La iniciativa arrancó en Barcelona, donde  los profesionales se autoconvocaron  a través de una página Web. La idea prendió también en otras ciudades españolas: Madrid, Bilbao, Cádiz. Y también fuera de España: dos se sumaron desde Holanda, seis desde Alemania, cinco de Inglaterra y dos de Suiza, uno de ellos con funciones en la Organización Mundial de la Salud (OMS). También hay médicos de Italia.

Entre los profesionales que vienen figuran una residente de Dermatología del Hospital Italiano que estaba completando un posgrado en España, un médico del Garrahan, un kinesiólogo especialista en sistemas respiratorios y residentes con especialización en diagnóstico por imágenes.

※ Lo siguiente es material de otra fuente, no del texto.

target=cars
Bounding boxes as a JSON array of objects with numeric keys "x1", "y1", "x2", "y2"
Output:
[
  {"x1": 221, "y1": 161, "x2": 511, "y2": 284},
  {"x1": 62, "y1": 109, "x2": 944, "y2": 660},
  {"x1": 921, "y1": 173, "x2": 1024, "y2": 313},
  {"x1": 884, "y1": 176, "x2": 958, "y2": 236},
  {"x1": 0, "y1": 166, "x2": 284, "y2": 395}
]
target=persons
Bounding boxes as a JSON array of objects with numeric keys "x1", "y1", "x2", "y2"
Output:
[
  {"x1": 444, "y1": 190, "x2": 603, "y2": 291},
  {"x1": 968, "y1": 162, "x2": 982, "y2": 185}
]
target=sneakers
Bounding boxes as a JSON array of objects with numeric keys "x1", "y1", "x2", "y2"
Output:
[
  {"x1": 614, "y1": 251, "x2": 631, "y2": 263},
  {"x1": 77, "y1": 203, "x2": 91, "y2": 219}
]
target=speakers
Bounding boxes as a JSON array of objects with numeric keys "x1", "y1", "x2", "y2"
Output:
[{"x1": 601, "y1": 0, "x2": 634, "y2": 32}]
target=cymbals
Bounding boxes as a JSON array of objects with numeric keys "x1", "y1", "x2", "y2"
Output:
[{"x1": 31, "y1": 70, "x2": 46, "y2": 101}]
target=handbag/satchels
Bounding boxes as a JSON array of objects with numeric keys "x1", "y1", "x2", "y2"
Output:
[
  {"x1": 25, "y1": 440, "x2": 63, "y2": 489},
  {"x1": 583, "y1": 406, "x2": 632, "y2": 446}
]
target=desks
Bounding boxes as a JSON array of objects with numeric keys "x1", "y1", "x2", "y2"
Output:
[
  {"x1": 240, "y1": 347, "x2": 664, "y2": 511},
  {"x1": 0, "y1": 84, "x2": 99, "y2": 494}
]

El operativo retorno no fue fácil: además del esfuerzo empresario y de los mismos profesionales de la salud, hizo falta la colaboración de Cancillería para poder volar en un panorama de cancelaciones constantes y prohibiciones para circular en los países europeos más afectados por el Covid-19. Además de Solá y Kreckler, también cumplieron un rol clave en las gestiones el secretario de Relaciones Económicas Internacionales, Jorge Neme, y el cónsul argentino en Barcelona, Alejandro Alonso.

Una vez en Buenos Aires, los profesionales cumplirán el protocolo correspondiente: se someterán a desinfección, se medirá su temperatura corporal y se les ordenará una cuarentena de 14 días.

En varios países del mundo hay unos 200 médicos más que quieren volver al país. Desde Cancillería informaron que se está analizando su regreso en el marco de las disposiciones tomadas por el presidente Alberto Fernández.

El el Gobierno nacional anunció el cierre total de las fronteras, de los aeropuertos y puertos de todo el país. La medida dispuesta por un decreto de necesidad y urgencia alcanza a los argentinos que están en el exterior, salvo pocas excepciones, como la de estos profesionales de la salud.